_CONSEGNA_:
Rispondi alle domande sul testo da analizzare:
1. Secondo il testo, in che cosa fanno a gara oggi destra e sinistra?
2. Quali componenti annovera tra le proprie file l'attuale opposizione?
3. Da che cosa è stata compattata la maggioranza?

_TESTO DA ANALIZZARE_:
-------------------------
Le difficoltà strutturali della Seconda Repubblica
Oggi destra e sinistra fanno a gara nel rinfacciarsi le reciproche divisioni interne. E divisioni ne esistono realmente, profonde, talvolta storiche. L’attuale opposizione annovera tra le proprie file postcomunisti, socialisti, popolari, liberali, ambientalisti, grillini, e fatica perciò a trasformarsi in una credibile alternativa. La maggioranza, per parte sua, sebbene compattata dal successo elettorale e dalla conquista del governo, ha referenti sociali, programmi, culture politiche che appaiono difformi e talvolta incompatibili.
-------------------------
_DATI MOSTRATI_:
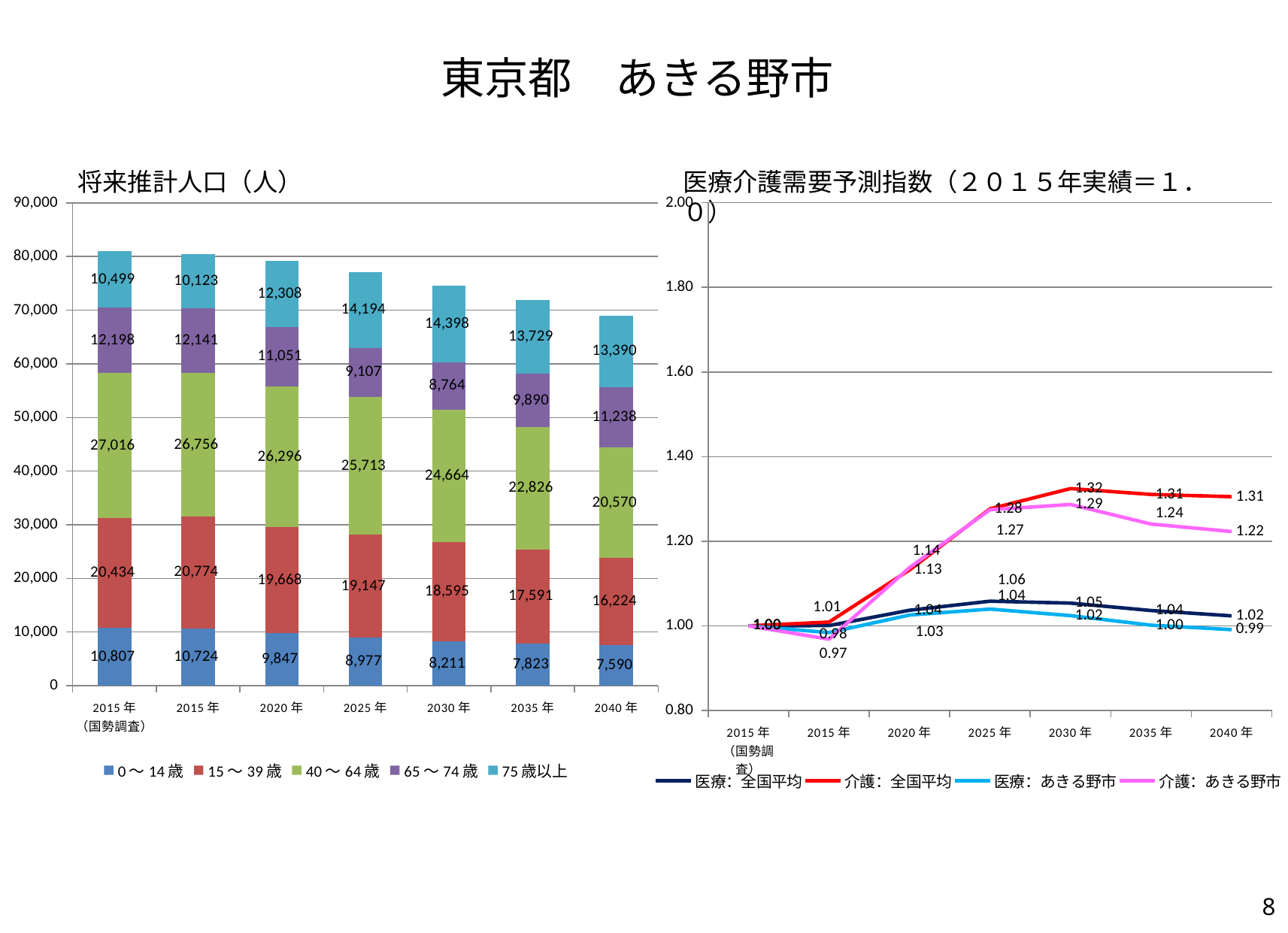
In the right chart (医療介護需要予測指数), what is the value for 介護：全国平均 in 2030年? 1.32 In the left chart (将来推計人口), what is the value for 0～14歳 in 2040年? 7,590 In the right chart (医療介護需要予測指数), how many series does the legend list? 4 In the right chart (医療介護需要予測指数), what is the value for 医療：あきる野市 in 2040年? 0.99 In the left chart (将来推計人口), what is the value for 40～64歳 in 2025年? 25,713 In the left chart (将来推計人口), what is the value for 75歳以上 in 2030年? 14,398 In the left chart (将来推計人口), what is the total of the stacked bar for 2040年? 69,012 In the left chart (将来推計人口), what is the difference between the 15～39歳 values for 2015年 and 2040年? 4,550 In the left chart (将来推計人口), how many series does the legend list? 5 In the right chart (医療介護需要予測指数), which is larger in 2040年: 介護：全国平均 or 介護：あきる野市? 介護：全国平均 In the left chart (将来推計人口), what kind of chart is it? Stacked bar chart In the left chart (将来推計人口), which year has the lowest value for 40～64歳? 2040年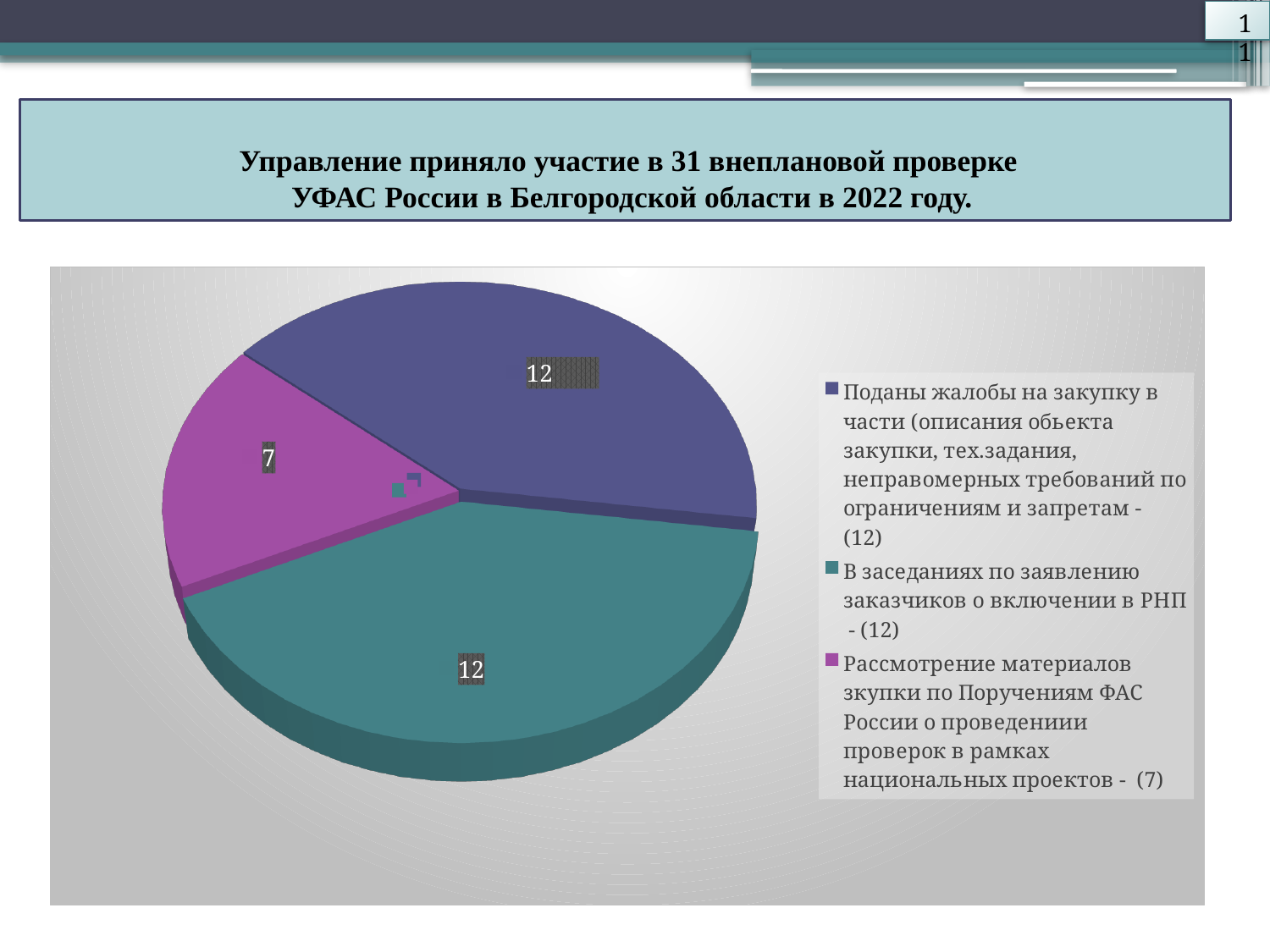
Which category has the smallest slice in the pie chart? Рассмотрение материалов зкупки по Поручениям ФАС России о проведениии проверок в рамках национальных проектов According to the slide title, in how many unscheduled inspections did the Administration take part in 2022? 31 How many entries does the legend of the pie chart list? 3 What is the total of all slices in the pie chart? 31 Which is larger: the slice for "Поданы жалобы на закупку" or the slice for "Рассмотрение материалов зкупки по Поручениям ФАС России"? Поданы жалобы на закупку How many slices does the pie chart have? 3 What is the value of the slice for "В заседаниях по заявлению заказчиков о включении в РНП"? 12 What is the value of the slice for "Рассмотрение материалов зкупки по Поручениям ФАС России о проведениии проверок в рамках национальных проектов"? 7 What type of chart is shown on the slide? Pie chart What is the difference between the slice for "В заседаниях по заявлению заказчиков о включении в РНП" and the slice for "Рассмотрение материалов зкупки по Поручениям ФАС России"? 5 What colour is the slice for "В заседаниях по заявлению заказчиков о включении в РНП"? Teal What is the value of the slice for "Поданы жалобы на закупку в части (описания обьекта закупки, тех.задания, неправомерных требований по ограничениям и запретам"? 12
-------------------------
_SOLUZIONE SCRITTA_:
1. Nel rinfacciarsi le reciproche divisioni interne.
2. Postcomunisti, socialisti, popolari, liberali, ambientalisti e grillini.
3. Dal successo elettorale e dalla conquista del governo.